The point of Mechanistic Interpretability is taking a Neural Network, and trying to understand the black box. In particular, MI assumes that the model learned human interpretable algorithms with internal coherence, but since it wasn’t trained to expose those algorithms, we need to delve deeper to actually find them out.
An important thing for Mechanistic Interpretability is to understand the motifs for certain outputs. In this paper, Mechanistic Interpretability has been applied to Large Language Models, in particular on Transformers.
The goal of the paper is to prepare a framework on how to do mechanistic interpretability of Transformers.
==The Core Problem in Mechanistic Interpretability is the Curse of Dimensionality==. If you can break down this models into bits that can be interpret independently the problem’s gets manageable.
The Core Framework presented in the paper Skips Over the Multi-layer Perceptron part of the Transformer because it’s hard. And Focuses on Attention-only transformer as a case study, because they’re easier and Attention is the first true new mechanisms in Transformers (kinda not true).

• _Given data_:
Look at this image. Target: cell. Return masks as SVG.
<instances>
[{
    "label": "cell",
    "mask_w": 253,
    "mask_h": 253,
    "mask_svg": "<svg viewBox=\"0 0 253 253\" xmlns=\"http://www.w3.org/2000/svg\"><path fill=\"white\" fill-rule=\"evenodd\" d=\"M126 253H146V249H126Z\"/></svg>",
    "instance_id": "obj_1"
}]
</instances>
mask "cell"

---

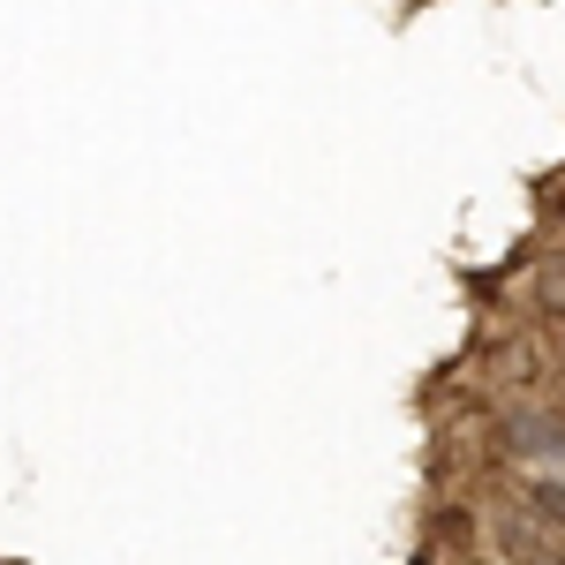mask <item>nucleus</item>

---

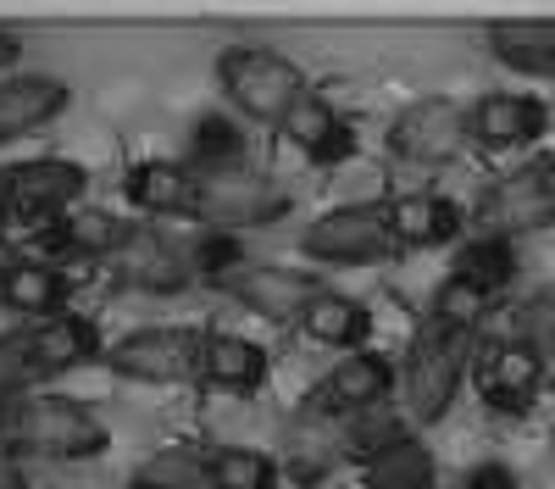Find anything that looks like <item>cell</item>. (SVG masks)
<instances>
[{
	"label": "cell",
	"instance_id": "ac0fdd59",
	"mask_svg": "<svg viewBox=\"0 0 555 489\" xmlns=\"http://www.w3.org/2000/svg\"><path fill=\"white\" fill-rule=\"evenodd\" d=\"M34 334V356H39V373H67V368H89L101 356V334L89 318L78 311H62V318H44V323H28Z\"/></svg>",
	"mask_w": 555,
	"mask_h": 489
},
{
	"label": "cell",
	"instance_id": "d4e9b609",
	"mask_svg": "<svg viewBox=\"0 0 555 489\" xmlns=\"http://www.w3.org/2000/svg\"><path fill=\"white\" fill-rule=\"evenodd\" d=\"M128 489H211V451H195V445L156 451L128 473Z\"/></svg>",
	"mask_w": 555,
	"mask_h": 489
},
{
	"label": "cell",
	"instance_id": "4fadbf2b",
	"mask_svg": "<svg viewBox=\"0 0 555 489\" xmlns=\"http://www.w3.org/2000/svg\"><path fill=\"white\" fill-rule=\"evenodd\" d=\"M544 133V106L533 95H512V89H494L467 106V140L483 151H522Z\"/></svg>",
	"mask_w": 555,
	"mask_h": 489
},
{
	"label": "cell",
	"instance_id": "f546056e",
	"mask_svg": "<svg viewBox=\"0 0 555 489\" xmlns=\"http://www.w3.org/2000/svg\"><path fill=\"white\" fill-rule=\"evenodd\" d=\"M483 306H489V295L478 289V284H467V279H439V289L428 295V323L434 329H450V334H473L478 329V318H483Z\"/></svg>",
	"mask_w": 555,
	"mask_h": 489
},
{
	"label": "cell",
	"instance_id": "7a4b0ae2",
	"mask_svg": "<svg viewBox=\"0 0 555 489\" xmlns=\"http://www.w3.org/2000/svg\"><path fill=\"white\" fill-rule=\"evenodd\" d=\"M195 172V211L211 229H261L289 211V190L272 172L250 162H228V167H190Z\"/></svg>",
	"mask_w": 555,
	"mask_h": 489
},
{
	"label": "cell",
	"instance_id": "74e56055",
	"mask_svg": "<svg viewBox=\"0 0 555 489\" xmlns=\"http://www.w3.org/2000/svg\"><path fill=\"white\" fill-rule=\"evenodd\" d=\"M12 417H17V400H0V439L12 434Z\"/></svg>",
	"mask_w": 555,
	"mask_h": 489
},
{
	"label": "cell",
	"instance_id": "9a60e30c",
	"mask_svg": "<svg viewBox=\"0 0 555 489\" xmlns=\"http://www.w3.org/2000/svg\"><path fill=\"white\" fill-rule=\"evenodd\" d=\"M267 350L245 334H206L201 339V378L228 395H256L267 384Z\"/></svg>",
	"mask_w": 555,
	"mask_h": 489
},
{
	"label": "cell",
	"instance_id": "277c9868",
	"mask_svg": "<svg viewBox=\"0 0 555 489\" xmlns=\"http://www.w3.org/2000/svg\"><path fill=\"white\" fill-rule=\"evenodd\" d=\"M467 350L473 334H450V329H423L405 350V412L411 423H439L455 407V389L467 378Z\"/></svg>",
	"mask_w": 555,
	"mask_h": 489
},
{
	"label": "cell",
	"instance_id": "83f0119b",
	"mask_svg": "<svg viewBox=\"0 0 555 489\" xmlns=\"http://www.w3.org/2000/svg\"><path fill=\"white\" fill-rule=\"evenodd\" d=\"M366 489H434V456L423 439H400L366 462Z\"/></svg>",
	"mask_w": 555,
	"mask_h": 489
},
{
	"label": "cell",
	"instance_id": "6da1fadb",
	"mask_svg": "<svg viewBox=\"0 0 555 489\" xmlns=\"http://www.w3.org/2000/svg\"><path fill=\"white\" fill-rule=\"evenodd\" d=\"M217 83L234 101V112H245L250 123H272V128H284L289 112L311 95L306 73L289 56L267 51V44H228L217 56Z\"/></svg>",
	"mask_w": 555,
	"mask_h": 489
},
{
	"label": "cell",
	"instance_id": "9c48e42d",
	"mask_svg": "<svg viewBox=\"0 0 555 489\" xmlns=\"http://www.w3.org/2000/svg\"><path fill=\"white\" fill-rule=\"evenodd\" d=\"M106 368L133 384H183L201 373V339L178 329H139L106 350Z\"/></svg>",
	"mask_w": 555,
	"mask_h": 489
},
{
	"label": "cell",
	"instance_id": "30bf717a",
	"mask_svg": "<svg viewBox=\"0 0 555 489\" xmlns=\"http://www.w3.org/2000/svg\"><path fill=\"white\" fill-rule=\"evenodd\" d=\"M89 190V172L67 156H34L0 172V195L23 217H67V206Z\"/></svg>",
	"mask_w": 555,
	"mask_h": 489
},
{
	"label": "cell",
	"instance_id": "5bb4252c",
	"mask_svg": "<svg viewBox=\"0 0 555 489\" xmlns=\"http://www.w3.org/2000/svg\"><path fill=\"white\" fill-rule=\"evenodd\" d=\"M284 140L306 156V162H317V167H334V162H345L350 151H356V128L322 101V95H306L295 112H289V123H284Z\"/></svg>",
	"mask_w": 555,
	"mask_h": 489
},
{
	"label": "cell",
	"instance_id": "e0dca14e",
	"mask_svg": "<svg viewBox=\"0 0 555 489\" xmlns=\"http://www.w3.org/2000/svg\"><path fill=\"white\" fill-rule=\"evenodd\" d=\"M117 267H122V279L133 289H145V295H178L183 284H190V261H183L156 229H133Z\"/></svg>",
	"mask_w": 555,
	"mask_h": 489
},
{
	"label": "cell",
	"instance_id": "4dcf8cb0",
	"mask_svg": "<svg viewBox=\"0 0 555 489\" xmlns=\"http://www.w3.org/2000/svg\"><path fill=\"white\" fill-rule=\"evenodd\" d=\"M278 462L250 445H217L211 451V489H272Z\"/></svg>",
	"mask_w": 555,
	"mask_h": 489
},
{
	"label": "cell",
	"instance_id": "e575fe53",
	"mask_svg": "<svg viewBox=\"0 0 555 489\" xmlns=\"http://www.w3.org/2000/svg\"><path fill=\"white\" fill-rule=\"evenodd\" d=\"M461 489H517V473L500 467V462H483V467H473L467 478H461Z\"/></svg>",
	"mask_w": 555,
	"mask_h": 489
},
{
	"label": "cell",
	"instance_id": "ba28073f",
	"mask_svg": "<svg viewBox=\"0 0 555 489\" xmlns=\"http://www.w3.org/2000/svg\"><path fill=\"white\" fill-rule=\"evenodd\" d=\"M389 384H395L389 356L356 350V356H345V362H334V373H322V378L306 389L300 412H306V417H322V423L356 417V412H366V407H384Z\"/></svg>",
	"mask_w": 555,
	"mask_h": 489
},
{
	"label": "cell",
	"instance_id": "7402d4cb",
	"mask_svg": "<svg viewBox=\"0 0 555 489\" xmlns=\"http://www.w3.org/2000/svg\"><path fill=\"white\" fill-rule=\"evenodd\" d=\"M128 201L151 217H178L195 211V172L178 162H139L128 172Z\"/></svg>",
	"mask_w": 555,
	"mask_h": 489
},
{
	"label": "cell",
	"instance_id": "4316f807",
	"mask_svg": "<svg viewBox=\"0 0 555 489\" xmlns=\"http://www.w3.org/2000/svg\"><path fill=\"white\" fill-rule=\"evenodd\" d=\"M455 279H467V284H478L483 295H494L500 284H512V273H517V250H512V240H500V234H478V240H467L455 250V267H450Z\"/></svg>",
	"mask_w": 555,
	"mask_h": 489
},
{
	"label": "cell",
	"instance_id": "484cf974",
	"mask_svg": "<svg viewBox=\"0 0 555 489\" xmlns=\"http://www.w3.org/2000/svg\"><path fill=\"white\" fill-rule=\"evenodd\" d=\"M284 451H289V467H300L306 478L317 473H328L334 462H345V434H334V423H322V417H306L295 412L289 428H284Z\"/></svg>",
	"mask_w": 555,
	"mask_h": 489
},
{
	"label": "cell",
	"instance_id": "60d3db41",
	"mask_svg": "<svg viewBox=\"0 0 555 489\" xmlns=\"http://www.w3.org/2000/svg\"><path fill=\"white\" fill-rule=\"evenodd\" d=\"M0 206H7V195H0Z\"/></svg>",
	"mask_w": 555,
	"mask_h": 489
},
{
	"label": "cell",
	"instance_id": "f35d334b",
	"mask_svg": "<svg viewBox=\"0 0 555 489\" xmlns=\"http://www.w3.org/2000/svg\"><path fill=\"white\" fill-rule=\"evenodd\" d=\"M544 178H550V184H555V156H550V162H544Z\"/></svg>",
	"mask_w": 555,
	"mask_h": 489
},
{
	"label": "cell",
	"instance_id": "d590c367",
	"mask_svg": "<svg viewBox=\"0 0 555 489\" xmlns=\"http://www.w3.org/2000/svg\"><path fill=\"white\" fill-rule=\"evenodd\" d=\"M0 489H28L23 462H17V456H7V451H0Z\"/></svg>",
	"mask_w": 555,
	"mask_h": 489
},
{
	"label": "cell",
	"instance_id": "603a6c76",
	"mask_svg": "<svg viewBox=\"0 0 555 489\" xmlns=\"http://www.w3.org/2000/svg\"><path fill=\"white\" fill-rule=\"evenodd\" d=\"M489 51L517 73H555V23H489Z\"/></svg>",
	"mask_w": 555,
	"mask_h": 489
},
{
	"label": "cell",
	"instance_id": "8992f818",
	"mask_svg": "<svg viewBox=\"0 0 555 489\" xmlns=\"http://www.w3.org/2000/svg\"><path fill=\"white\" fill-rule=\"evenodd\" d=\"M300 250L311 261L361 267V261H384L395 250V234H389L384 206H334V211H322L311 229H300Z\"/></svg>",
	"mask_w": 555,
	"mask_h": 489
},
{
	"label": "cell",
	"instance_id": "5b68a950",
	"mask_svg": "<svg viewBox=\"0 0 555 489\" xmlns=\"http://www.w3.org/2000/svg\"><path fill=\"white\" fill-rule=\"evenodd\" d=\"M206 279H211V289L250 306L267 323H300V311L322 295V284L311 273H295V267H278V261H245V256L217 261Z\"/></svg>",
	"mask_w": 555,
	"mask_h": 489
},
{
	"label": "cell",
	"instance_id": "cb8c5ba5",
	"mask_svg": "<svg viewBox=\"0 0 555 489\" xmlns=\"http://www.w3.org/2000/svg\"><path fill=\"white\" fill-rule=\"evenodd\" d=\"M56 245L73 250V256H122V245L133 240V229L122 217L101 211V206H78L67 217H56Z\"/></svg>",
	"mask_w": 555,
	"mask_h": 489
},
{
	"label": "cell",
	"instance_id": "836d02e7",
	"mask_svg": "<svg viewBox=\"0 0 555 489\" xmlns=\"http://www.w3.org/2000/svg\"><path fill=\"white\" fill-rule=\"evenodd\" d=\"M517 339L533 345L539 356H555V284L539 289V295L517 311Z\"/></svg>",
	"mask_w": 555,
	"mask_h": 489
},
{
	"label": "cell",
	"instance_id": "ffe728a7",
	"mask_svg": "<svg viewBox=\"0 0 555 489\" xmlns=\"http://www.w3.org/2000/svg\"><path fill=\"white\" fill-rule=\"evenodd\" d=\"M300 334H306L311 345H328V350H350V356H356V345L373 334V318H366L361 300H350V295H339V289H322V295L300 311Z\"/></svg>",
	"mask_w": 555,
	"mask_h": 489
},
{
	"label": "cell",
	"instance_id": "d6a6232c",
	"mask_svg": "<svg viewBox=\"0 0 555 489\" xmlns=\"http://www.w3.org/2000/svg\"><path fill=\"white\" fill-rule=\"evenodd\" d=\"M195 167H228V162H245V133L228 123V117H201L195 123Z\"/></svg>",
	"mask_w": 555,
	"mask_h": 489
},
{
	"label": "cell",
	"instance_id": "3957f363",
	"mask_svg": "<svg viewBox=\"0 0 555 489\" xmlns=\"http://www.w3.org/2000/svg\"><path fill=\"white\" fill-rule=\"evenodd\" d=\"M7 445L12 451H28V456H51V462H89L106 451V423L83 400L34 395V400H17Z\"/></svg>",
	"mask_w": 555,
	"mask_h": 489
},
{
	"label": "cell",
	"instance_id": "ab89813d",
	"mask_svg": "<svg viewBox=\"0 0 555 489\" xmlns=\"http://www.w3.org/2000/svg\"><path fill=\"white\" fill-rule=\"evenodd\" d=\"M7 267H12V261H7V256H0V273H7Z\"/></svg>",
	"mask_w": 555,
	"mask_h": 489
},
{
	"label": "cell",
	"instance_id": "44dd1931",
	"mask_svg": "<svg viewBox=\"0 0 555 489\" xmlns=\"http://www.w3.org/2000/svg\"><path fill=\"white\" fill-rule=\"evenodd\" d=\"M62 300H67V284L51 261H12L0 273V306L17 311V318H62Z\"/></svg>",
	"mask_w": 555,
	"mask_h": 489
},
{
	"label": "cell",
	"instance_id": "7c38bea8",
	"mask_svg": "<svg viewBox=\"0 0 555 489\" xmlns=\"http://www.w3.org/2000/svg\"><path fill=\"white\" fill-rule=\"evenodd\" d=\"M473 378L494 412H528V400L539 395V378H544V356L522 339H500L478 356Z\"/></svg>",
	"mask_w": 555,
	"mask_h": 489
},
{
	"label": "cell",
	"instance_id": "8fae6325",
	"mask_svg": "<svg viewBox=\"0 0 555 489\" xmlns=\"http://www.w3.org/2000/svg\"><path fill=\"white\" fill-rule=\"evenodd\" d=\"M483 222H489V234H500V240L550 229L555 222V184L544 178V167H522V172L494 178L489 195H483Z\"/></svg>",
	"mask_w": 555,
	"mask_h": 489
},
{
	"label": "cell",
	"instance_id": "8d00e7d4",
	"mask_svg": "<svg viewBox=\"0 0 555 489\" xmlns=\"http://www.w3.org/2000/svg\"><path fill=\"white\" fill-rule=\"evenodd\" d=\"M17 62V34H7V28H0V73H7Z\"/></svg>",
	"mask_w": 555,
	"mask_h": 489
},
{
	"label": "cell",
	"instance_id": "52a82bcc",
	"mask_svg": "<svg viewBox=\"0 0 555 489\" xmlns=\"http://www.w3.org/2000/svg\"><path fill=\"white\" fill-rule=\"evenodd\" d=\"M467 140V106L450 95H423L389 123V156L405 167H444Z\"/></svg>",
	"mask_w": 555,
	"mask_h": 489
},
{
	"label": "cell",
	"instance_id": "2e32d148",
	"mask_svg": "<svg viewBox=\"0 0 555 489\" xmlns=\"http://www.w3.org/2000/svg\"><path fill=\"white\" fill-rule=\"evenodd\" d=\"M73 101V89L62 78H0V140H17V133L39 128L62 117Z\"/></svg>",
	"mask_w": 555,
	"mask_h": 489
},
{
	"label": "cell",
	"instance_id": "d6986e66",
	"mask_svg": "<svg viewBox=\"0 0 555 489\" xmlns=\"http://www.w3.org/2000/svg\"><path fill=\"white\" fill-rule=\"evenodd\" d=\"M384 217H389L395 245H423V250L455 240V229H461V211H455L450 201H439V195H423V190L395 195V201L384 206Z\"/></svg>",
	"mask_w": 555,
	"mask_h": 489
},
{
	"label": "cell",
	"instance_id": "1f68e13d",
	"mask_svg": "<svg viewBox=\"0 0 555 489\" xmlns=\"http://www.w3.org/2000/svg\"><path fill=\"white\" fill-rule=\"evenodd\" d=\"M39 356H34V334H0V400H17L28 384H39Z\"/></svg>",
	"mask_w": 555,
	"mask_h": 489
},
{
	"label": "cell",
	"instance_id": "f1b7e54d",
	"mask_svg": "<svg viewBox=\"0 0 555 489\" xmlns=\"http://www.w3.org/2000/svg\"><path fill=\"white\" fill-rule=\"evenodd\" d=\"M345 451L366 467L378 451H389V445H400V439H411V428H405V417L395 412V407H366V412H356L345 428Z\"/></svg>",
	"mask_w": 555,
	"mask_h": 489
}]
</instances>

• _Goal 1_:
Quote the passage on mechanistic interpretability from "The point of" up to and including "problem’s gets manageable.".
• _Goal 2_:
Please continue the passage on mechanistic interpretability of transformers from the point where it stops.
The listing is separate material and has no connection to the passage on mechanistic interpretability.

• _Output 1_:
The point of Mechanistic Interpretability is taking a Neural Network, and trying to understand the black box. In particular, MI assumes that the model learned human interpretable algorithms with internal coherence, but since it wasn’t trained to expose those algorithms, we need to delve deeper to actually find them out.
An important thing for Mechanistic Interpretability is to understand the motifs for certain outputs. In this paper, Mechanistic Interpretability has been applied to Large Language Models, in particular on Transformers.
The goal of the paper is to prepare a framework on how to do mechanistic interpretability of Transformers.
==The Core Problem in Mechanistic Interpretability is the Curse of Dimensionality==. If you can break down this models into bits that can be interpret independently the problem’s gets manageable.

• _Output 2_:
Transformers Overview
The fundamental objective of a transformers is to be a sequence predicting machine. It gets as input a sequence of arbirtrary length, do a bunch of computation in parallel on each elements of the sequence, move information between elements in the sequences using the Attention mechanism, and produce a new element.
Token Embeddings
We transform tokens into embeddings by learning a big lookup table where every tokens maps to a vector in this embedding space (if we have a vocab = 50000, and emb_size (or d_model) = 100, we have a lookup table of size 50000 x 100 where every token maps to a vector of size 100)
Positional Encodings
We add to the token embeddings some kind of pattern to represent the position of the token in the sequence. A classic way of doing this is having a matrix of size [d_model x context_size].
Attention Layer
Move information between positions in the sequence.
MLP Layer
Do a bunch of processing for each position in parallel.
Residual stream
Before entering in the Attention Layer or MLP Layer, the input tensor skips around the layer and it’s added back to it’s layer-processed version. It’s the accumulated sum of every output so far.
Unembedding
At the end of the processing we convert this representations in the residual stream which has size [seq_length x d_model]. The unembedding works by applying a linear map to the residual stream which has size [d_model x d_vocab] basically mapping the residual stream onto a matrix of size [seq_length x d_vocab] obtaining the final logits.
This means that for every position in the sequence we have logits of all the vocabulary for the token that should come next.
The paper uses auto-regressive, decoder-only, attention-only Transformers which don’t have MLP Layers.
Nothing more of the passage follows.